* Assigned task A: In the verification notes, restate the paragraph beginning "26 of 26 dollar amounts verified" in one shorter sentence that keeps its main facts.
* Assigned task B: Reproduce the part of the verification notes between "Why coverage <" and "not budget authority.", inclusive.

Why coverage < 100% doesn’t mean errors
Coverage below 100% means there are dollar strings in the source text that weren’t captured as provisions. For most of these, non-capture is the correct behavior:
- A statutory reference like “section 1241(a) ($500,000,000 for each fiscal year)” contains a dollar amount from another law — it’s not a new appropriation in this bill.
- A loan guarantee ceiling like “$3,500,000,000 for guaranteed farm ownership loans” is a loan volume limit, not budget authority.
- An amendment language like “striking ‘$50,000’” contains an old amount that’s being replaced — the replacement amount is the one that matters.
See What Coverage Means (and Doesn’t) for a comprehensive explanation with examples.
CR Substitution Verification
All 13 CR substitutions in H.R. 5860 are fully verified — both the new amount ($X in “substituting $X for $Y”) and the old amount ($Y) were found in the source bill text:
| # | Account | New Amount Verified? | Old Amount Verified? |
|---|---|---|---|
| 1 | Rural Housing Service—Rural Community Facilities | ✓ | ✓ |
| 2 | Rural Utilities Service—Rural Water and Waste Disposal | ✓ | ✓ |
| 3 | (section 521(d)(1) reference) | ✓ | ✓ |
| 4 | NSF—STEM Education | ✓ | ✓ |
| 5 | NOAA—Operations, Research, and Facilities | ✓ | ✓ |
| 6 | NSF—Research and Related Activities | ✓ | ✓ |
| 7 | State Dept—Diplomatic Programs | ✓ | ✓ |
| 8 | Bilateral Econ. Assistance—International Disaster Assistance | ✓ | ✓ |
| 9 | Bilateral Econ. Assistance—Migration and Refugee Assistance | ✓ | ✓ |
| 10 | Int’l Security Assistance—Narcotics Control | ✓ | ✓ |
| 11 | OPM—Salaries and Expenses | ✓ | ✓ |
| 12 | DOT—FAA Facilities and Equipment (#1) | ✓ | ✓ |
| 13 | DOT—FAA Facilities and Equipment (#2) | ✓ | ✓ |
26 of 26 dollar amounts verified (13 new + 13 old). This is the strongest verification possible for CR substitutions — both sides of every “substituting X for Y” pair are confirmed in the source text.

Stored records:
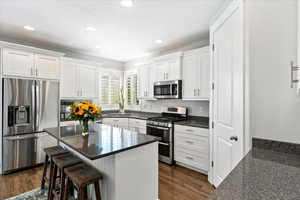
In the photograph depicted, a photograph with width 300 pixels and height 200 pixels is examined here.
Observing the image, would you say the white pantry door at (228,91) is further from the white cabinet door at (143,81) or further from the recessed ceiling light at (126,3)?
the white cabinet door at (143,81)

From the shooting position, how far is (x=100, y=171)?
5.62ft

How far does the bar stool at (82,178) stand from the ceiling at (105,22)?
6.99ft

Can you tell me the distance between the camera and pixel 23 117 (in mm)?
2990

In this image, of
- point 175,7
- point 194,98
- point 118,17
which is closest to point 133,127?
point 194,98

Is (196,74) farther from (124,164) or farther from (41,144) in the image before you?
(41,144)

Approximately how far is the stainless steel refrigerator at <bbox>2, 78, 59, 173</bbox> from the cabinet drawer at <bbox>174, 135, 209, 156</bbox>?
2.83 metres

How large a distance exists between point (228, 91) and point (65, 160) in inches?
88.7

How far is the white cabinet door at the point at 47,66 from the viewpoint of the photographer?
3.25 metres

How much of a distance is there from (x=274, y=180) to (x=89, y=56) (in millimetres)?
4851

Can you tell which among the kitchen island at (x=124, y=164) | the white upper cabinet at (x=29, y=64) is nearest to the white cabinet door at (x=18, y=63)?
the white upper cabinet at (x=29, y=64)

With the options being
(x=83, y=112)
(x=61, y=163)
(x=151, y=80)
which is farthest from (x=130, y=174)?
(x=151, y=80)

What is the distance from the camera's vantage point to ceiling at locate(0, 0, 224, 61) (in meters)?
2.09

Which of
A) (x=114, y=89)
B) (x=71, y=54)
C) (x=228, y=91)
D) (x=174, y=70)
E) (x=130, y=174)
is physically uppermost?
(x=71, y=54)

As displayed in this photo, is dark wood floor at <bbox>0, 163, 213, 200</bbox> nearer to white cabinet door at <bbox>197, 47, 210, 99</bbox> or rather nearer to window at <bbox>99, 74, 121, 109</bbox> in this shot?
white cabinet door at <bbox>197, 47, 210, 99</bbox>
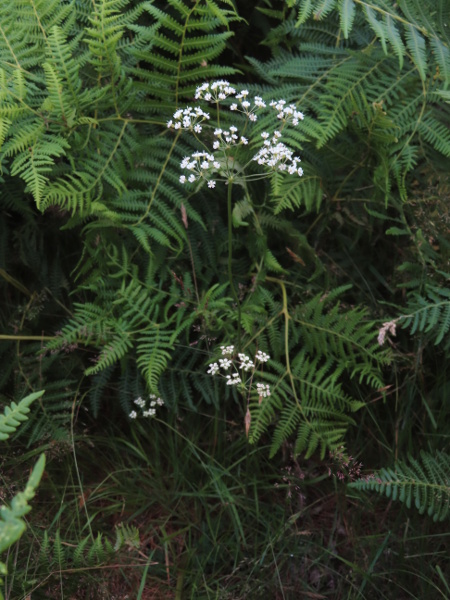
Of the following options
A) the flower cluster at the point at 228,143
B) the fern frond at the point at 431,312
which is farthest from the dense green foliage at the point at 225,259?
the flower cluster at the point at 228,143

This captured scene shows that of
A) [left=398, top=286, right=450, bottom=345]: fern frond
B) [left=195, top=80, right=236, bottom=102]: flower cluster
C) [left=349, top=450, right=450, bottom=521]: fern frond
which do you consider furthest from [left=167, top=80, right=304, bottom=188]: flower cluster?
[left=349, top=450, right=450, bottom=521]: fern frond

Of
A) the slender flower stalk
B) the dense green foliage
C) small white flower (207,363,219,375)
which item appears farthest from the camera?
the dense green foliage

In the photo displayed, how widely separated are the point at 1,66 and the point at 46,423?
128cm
==
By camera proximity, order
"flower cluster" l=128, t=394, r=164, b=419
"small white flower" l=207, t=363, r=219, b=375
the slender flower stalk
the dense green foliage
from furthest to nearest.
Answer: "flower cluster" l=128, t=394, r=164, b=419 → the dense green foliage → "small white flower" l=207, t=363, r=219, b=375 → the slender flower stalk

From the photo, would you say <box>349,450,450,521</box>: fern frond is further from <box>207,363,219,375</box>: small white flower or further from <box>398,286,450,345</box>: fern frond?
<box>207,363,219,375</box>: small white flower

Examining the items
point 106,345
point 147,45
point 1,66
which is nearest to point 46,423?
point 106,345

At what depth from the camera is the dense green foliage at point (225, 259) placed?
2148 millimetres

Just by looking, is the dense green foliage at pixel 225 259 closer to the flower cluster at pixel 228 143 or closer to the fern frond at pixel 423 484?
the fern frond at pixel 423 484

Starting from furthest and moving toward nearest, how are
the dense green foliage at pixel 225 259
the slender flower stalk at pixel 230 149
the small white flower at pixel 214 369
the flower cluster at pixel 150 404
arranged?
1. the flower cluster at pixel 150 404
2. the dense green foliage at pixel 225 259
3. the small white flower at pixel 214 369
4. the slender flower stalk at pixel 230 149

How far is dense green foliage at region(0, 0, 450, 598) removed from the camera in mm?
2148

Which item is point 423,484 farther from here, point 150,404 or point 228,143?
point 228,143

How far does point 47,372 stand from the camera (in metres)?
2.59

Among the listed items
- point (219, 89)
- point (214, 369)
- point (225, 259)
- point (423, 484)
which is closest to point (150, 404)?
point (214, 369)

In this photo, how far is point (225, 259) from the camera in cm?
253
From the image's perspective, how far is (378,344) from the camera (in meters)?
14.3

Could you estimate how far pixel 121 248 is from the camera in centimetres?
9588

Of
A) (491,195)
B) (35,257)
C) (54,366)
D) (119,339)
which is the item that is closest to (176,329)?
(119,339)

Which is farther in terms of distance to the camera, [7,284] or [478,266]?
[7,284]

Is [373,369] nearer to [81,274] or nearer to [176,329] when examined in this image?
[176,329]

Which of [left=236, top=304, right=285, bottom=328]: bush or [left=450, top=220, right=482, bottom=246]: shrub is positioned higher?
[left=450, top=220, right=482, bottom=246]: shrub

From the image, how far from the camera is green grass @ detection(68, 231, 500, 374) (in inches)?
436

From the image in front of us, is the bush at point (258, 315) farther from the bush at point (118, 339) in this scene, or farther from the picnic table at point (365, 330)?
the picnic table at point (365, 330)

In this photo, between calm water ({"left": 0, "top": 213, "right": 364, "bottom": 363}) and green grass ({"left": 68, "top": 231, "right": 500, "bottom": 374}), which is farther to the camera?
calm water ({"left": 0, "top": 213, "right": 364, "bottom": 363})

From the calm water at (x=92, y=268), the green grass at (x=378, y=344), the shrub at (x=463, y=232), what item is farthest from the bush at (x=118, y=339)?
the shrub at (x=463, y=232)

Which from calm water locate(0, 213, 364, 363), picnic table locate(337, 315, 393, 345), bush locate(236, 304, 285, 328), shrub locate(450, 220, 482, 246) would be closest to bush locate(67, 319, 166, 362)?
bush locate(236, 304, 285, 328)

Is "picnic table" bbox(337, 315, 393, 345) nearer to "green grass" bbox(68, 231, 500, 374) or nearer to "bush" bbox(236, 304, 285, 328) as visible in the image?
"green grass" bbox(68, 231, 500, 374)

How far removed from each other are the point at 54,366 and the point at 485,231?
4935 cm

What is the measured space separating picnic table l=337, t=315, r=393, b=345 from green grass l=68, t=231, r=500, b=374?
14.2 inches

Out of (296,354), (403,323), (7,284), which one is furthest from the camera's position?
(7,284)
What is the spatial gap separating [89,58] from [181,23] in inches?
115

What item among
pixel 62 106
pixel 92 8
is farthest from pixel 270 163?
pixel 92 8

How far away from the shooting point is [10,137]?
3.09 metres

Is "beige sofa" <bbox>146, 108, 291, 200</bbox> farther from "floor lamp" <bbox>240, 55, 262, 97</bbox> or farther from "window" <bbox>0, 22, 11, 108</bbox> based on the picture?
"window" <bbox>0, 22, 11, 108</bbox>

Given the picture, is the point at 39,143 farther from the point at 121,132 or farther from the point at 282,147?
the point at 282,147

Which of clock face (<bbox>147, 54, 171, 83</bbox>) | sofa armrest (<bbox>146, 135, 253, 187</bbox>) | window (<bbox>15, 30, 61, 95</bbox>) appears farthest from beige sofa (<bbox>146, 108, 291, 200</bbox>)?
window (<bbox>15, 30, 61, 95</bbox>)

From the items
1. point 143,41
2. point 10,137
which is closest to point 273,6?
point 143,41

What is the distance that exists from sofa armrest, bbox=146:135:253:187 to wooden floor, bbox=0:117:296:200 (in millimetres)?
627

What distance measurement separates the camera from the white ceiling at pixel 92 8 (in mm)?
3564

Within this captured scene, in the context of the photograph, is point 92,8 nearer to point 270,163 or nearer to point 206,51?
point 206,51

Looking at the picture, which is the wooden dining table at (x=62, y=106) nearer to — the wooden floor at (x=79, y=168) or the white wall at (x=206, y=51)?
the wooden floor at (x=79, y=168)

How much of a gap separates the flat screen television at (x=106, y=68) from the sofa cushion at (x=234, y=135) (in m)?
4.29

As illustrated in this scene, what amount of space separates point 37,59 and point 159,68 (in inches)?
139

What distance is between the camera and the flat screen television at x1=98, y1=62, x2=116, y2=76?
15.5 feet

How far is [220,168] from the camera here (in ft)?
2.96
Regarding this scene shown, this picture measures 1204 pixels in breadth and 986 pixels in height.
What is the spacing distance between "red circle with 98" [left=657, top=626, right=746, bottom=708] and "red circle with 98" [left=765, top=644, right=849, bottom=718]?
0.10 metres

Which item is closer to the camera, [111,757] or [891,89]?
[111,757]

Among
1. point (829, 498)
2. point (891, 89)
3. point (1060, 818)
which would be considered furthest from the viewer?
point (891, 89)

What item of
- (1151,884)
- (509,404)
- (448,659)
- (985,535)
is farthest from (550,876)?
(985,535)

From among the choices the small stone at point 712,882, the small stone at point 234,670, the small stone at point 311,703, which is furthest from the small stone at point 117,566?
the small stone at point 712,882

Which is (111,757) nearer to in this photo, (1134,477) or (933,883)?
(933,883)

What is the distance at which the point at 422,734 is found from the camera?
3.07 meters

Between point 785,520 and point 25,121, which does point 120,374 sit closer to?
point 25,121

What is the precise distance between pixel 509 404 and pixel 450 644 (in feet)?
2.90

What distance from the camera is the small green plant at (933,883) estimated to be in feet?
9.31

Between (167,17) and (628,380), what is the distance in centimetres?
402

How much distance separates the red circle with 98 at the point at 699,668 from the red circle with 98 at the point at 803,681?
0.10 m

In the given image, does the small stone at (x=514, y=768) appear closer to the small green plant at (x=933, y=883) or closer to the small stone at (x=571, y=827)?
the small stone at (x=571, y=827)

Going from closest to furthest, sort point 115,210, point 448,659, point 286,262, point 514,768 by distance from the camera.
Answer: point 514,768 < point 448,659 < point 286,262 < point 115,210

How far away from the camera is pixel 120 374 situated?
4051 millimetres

* Task solution A: All 26 dollar amounts (13 new, 13 old) were verified, the strongest possible verification for CR substitutions, since both sides of every "substituting X for Y" pair are confirmed in the source text.

* Task solution B:
Why coverage < 100% doesn’t mean errors
Coverage below 100% means there are dollar strings in the source text that weren’t captured as provisions. For most of these, non-capture is the correct behavior:
- A statutory reference like “section 1241(a) ($500,000,000 for each fiscal year)” contains a dollar amount from another law — it’s not a new appropriation in this bill.
- A loan guarantee ceiling like “$3,500,000,000 for guaranteed farm ownership loans” is a loan volume limit, not budget authority.